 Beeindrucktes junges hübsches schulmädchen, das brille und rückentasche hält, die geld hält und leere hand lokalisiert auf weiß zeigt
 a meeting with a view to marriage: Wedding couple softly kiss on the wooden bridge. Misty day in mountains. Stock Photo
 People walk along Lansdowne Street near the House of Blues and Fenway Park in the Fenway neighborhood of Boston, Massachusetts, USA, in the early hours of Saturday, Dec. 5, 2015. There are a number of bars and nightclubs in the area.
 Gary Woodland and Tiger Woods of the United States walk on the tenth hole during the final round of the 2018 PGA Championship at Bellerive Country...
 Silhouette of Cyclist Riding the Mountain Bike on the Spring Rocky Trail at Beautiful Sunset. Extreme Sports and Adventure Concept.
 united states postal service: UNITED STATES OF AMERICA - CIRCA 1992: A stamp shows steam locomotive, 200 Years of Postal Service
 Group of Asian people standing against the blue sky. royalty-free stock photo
* * * * *
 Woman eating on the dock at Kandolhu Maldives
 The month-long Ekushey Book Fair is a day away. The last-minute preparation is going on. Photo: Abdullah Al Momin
* * * * *
Only one stretch of the entries above is wanted: the lines from the one containing "Beeindrucktes junges hübsches" through the one containing "Group of Asian". Please reproduce it exactly.

 Beeindrucktes junges hübsches schulmädchen, das brille und rückentasche hält, die geld hält und leere hand lokalisiert auf weiß zeigt
 a meeting with a view to marriage: Wedding couple softly kiss on the wooden bridge. Misty day in mountains. Stock Photo
 People walk along Lansdowne Street near the House of Blues and Fenway Park in the Fenway neighborhood of Boston, Massachusetts, USA, in the early hours of Saturday, Dec. 5, 2015. There are a number of bars and nightclubs in the area.
 Gary Woodland and Tiger Woods of the United States walk on the tenth hole during the final round of the 2018 PGA Championship at Bellerive Country...
 Silhouette of Cyclist Riding the Mountain Bike on the Spring Rocky Trail at Beautiful Sunset. Extreme Sports and Adventure Concept.
 united states postal service: UNITED STATES OF AMERICA - CIRCA 1992: A stamp shows steam locomotive, 200 Years of Postal Service
 Group of Asian people standing against the blue sky. royalty-free stock photo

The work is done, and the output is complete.